The total project cost is estimated at US$40m. This includes the cost of the old jack-up unit (which was cold-stacked in the same region, hence no mobilisation costs) of slightly less than US$20m plus more significant upgrading and refurbishment works estimated at above US$20m.

The total project cost will be funded by 30% equity/70% debt (proceeds from recent placement will help fund the equity portion).

We estimate net gearing to step up to 0.88x by end-FY13 (previous estimate 0.83x), but moderate to ~0.70x by end-FY14 as operating cash flows continue to kick in from new projects. 

Raised FY14F earnings by 3.5%. The economics of the project look good, with lower upfront investment costs and operating costs, and we estimate this contract to generate high ROE of close to 58% with 52% EBIT margins, and yield US$7m net profit annually.

No impact to our FY13F numbers, but our FY14F net profit estimate is raised by 3.5% after including contribution from this latest contract win. 

Maintain BUY, TP adjusted up to S$2.42. In line with higher FY14F EPS, our TP is consequently revised up to S$2.42 (prev.
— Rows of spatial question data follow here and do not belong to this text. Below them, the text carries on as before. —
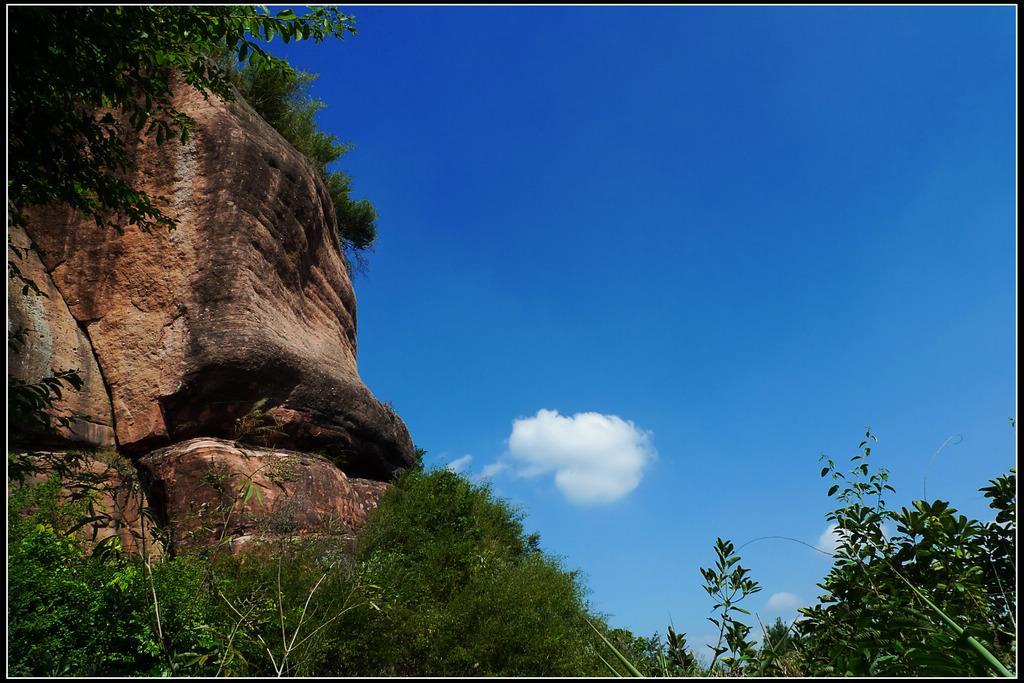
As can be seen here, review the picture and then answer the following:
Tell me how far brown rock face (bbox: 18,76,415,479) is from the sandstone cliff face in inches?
0.9

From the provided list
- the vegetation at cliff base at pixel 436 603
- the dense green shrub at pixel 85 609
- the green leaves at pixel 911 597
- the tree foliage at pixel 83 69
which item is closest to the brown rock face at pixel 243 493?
the vegetation at cliff base at pixel 436 603

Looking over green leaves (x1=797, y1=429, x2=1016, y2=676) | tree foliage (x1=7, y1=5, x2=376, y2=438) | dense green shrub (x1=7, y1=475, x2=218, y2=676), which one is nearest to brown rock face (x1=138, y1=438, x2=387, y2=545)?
dense green shrub (x1=7, y1=475, x2=218, y2=676)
S$2.38), still pegged to 12x blended FY13/14 PE.

With a fortified balance sheet – following the recent issue of new shares and the divestment of its stake in the OMSA JV – and a robust pipeline of potential projects, we believe Ezion will continue to grow its project backlog and earnings stream.

Maintain BUY for its high earnings visibility and undemanding valuations of 13x/ 8x FY13/14 PE against a solid FY12-14F estimated EPS CAGR of 67%.